Taraflar arasında görülen davada … 17. Asliye Ticaret Mahkemesi’nce verilen 23/11/2015 tarih ve 2014/1283-2015/448 sayılı kararın duruşmalı olarak incelenmesi davacı vekili tarafından istenmiş olup, duruşma için belirlenen 11/04/2017 günü hazır bulunan davacı vekili Av. … ile davalı vekili Av. … dinlenildikten sonra duruşmalı işlerin yoğunluğu ve süre darlığından ötürü işin incelenerek karara bağlanması ileriye bırakıldı. Tetkik Hakimi … tarafından düzenlenen rapor dinlenildikten ve yine dosya içerisindeki dilekçe, layihalar, duruşma tutanakları ve tüm belgeler okunup incelendikten sonra işin gereği görüşülüp, düşünüldü:
Davacı vekili, müvekkili şirketin yakıt alım ve satımı alanında faaliyet gösteren bir şirket olduğunu ve gemilere de yakıt tedarik ettiğini, müvekkili şirket tarafından davalı şirkete ait … gemisine yakıt tedarik edilmiş olup, yakıt tedarikine ilişkin olarak yakıt teslim makbuzu tanzim edildiğini, müvekkili tarafından gönderilen yakıt teyit yazısında “… ve müştereken yada müteselsilen donatan / işleten / işletme mühendisi – kiralayan ve … tedarik etmiş olduğunuz yakıtın bedelinden bu teyidin alınmasından başlayarak herhangi bir kesinti olmaksızın tüm bedelden sorumludur” ifadesine yer verildiği ve vadenin yakıtın teslim tarihi olarak belirlenmiş olduğu ve işbu vadenin kesin vade olduğunu gösterdiğini, davalının yakıt teyit yazısına aykırı şekilde borcunu ödemediğini, alacağın tahsili amacıyla icra takibi yapıldığını, yapılan takibe davalının kendileri aleyhine takip başlatılamayacağını, borca ve faize itiraz ettiklerini ileri sürerek, itirazın iptaline, takibin devamına, davalının alacak miktarının % 20’sinden az olmamak üzere icra inkar tazminatına mahkum edilmesine karar verilmesini talep etmiştir.

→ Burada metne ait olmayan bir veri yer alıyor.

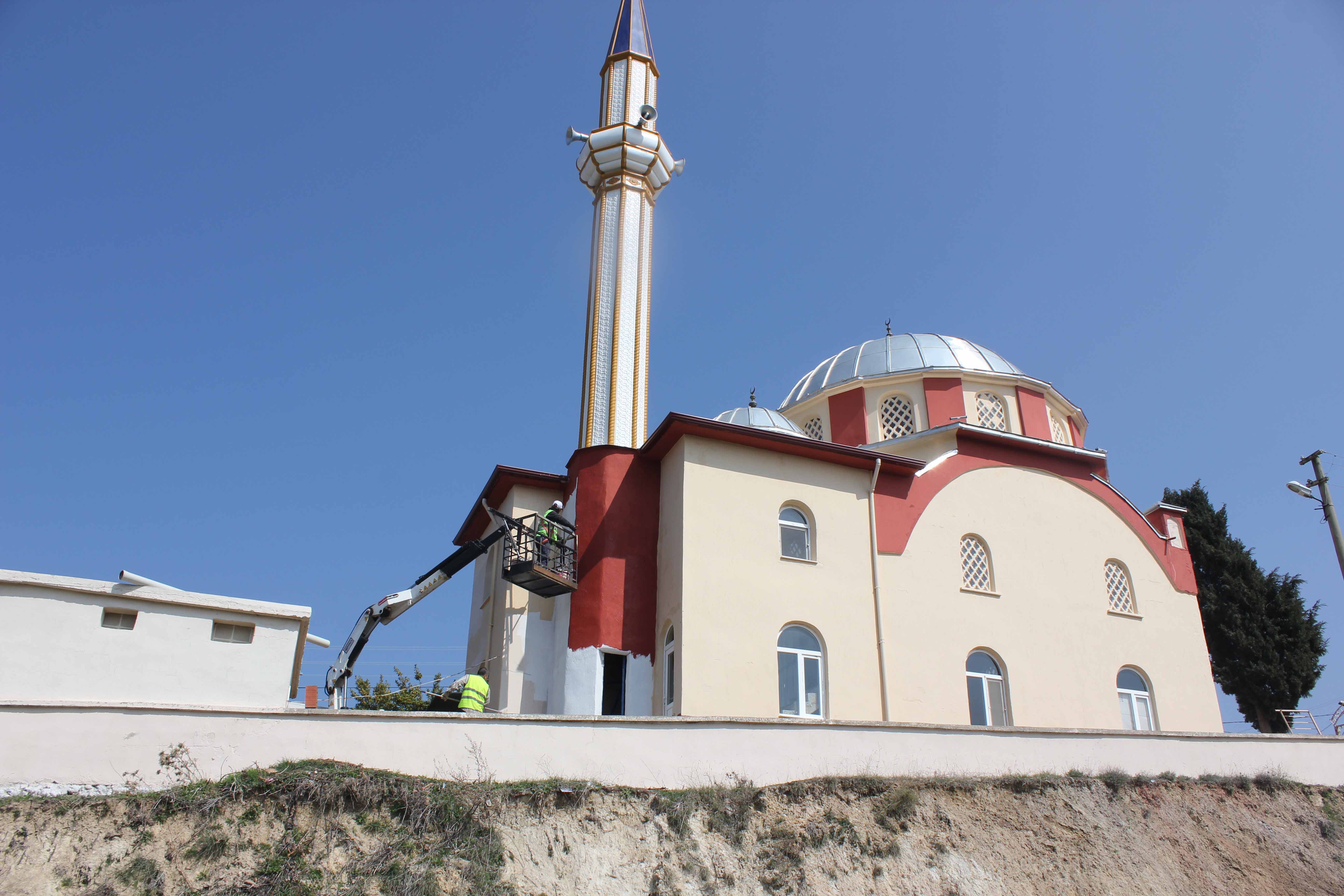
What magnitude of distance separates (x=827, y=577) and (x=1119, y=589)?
22.2ft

Davalı vekili, davalı … Firması’nın, … gemisi donatanı ve işleteni ile arasında herhangi bir hukuki ilişkinin olmadığına, davanın husumet yokluğundan reddini, geminin donatanı ve işleteni firmanın Türkiye’de şubesi olmadığını, yurtdışı kaynaklı bir firma olmasından dolayı borcun acente olarak kendilerinden talep edilmesinin yanlış olduğunu, acenteye karşı dava açılabilmesinin temel şartının dava konusu uyuşmazlığın acentenin aracılık ettiği bir uyuşmazlıktan doğmuş olması gerektiğini, dava dilekçesinde dava konusu borç ile ilgili bir takım ödemelerin yapıldığının belirtilip, bu ödemelerin kimin tarafından ne kadar ve neye karşılık yapıldığının açıklanmadığını, bakiye borç olan 46.685,22 USD’nin tahsilinin talep edilip fahiş bir faiz uygulandığını savunarak, davanın reddine karar verilmesini talep etmiştir.

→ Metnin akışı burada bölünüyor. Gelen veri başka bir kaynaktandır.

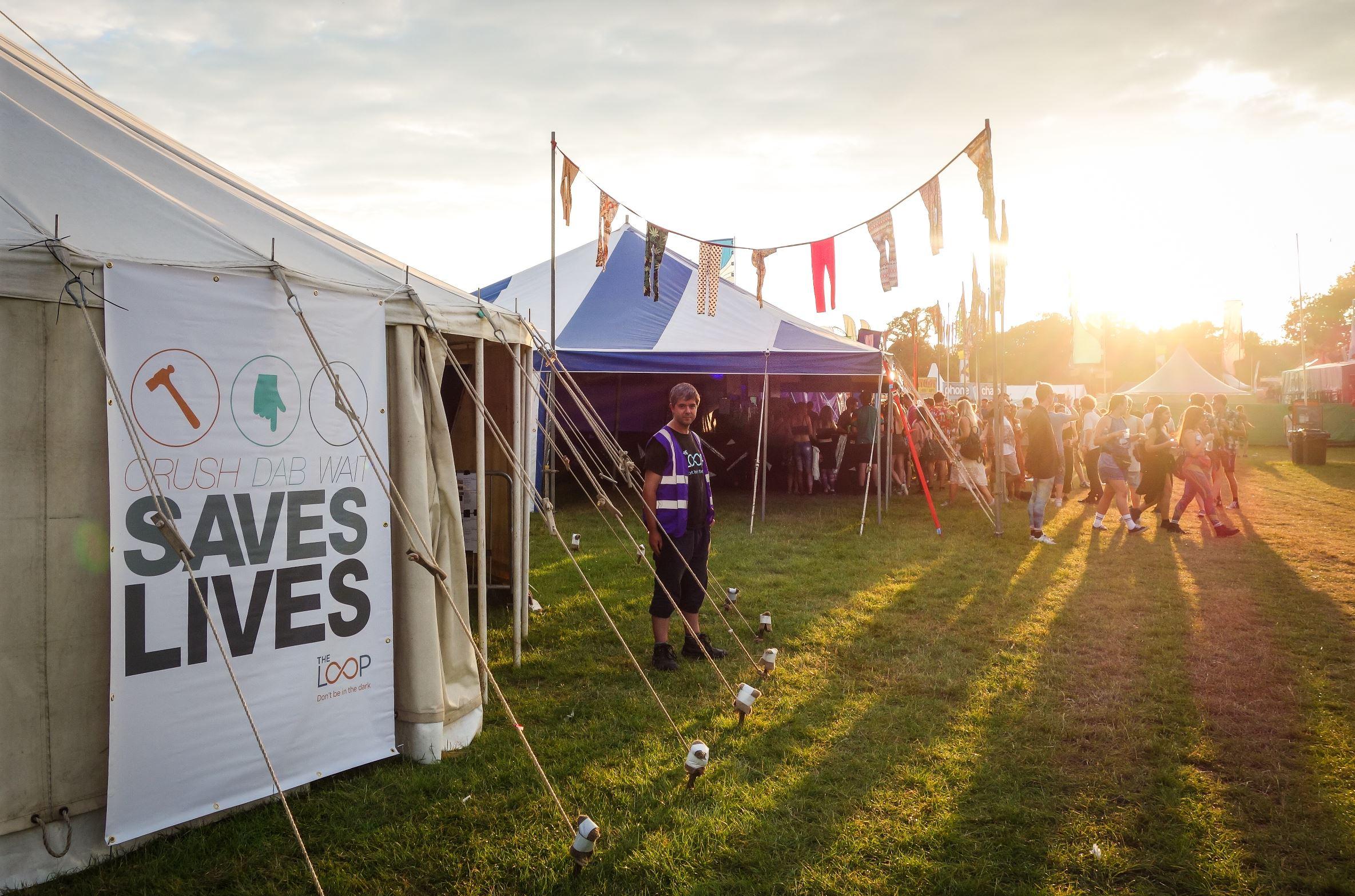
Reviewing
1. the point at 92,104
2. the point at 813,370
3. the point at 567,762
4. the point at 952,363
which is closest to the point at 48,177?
the point at 92,104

Mahkemece, davada konu edilen alacak miktarının 46.685,22 USD olup, takip tarihinin 30/01/2013 tarihi olduğu ve dosyadaki mevcut gerek belgelerden gerekse bilirkişi incelemesinden 01/02/2013 tarihinde yapılan ödemenin 81.923,22 USD olduğunun anlaşıldığı, davacı şirket tarafından icra takip dosyasında işlemiş faiz talebinde bulunulmuş ise de davalının temerrüdü takip tarihi ile başlamış olup, takip tarihinden önce temerrüdün söz konusu olmadığı, yapılan ödemelerin takibe itiraz süresinde içerisinde yapıldığı ve davalının temerrüdünün takip tarihi ile başlamış olduğu, bu nedenle davacı vekili tarafından belirtilen yakıt teyit yazısında belirtilen hususların her iki tarafça imzalanan herhangi bir sözleşme olmadığı için temerrüt açısından geçerli sayılamayacağı gerekçesi ile davanın ve davalının koşulları oluşmayan % 20 tazminat talebinin reddine karar verilmiştir.

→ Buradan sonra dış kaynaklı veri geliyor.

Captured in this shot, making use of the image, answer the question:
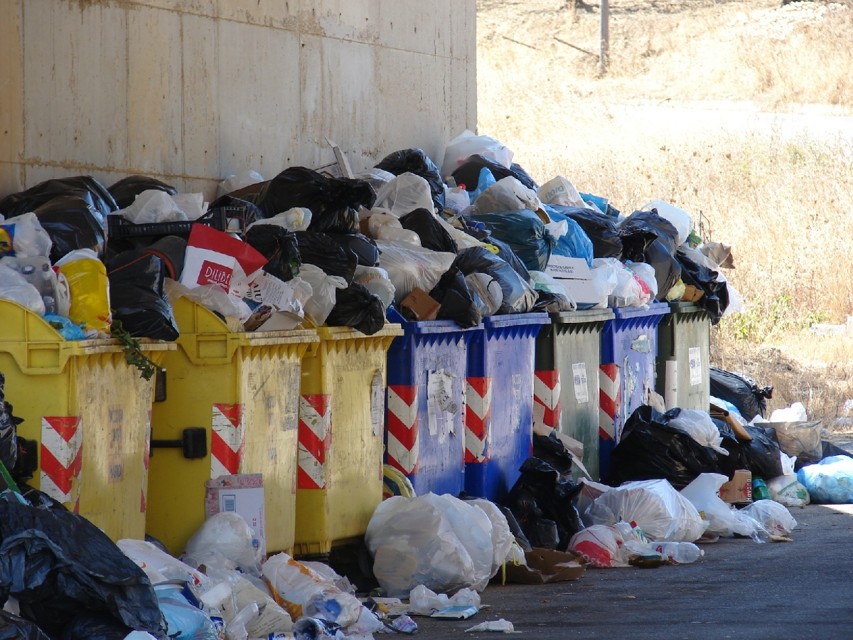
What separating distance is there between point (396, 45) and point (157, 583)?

Kararı davacı vekili temyiz etmiştir.
Dava, davacı şirketin davalı şirkete ait gemiye yakıt tedarikinden doğan alacağın tahsili amacıyla yapılan icra takibine vaki itirazın iptaline istemine ilişkindir.
İki tarafa borç yükleyen sözleşmelere ilişkin ifa sırası, 6098 sayılı Kanun’un 97. maddesinde hüküm altına alınmıştır. Karşılıklı borç yükleyen bir sözleşmenin ifası isteminde bulunan tarafın, sözleşmenin koşullarına ve özelliklerine göre daha sonra ifa etme hakkı olmadıkça, kendi borcunu ifa etmiş ya da ifasını önermiş olması gerekir. Aynı Kanun’un 207/2. maddesi de sözleşme ile aksi kararlaştırılmadıkça veya aksine bir âdet bulunmadıkça, satıcı ve alıcının borçlarını aynı anda ifa etmekle yükümlü oldukları hükmünü haizdir.
Ayrıca, tarih itibariyle davada uygulanması mümkün olan 6102 s. TTK’nın 1530 maddesinde de mal ve hizmet tedarikinde geç ödemenin sonuçları düzenlenmiştir.
Bu itibarla taraflar arasındaki satım akdinde aynı anda ifa kuralının aksinin yani veresiye bir satımın karalaştırıldığı iddia ve ispat edilmediğine göre, temerrüt tarihinin hesaplanmasında yukarıda belirtilen madde hükümleri değerlendirilerek sonucuna göre işlemiş temerrüt faizinin belirlenmesi gerekirken, eksik inceleme sonucu yazılı şekilde hüküm tesisi doğru olmamış, hükmün temyiz eden davacı yararına bozulması gerekmiştir.
SONUÇ: Yukarıda açıklanan nedenlerle davacı vekilinin temyiz itirazlarının kabulü ile hükmün temyiz eden davacı yararına BOZULMASINA, takdir olunan 1.480,00 TL duruşma vekalet ücretinin davalıdan alınıp davacıya verilmesine, ödediği peşin temyiz harcının isteği halinde temyiz edene iadesine, 13/04/2017 tarihinde oybirliğiyle karar verildi.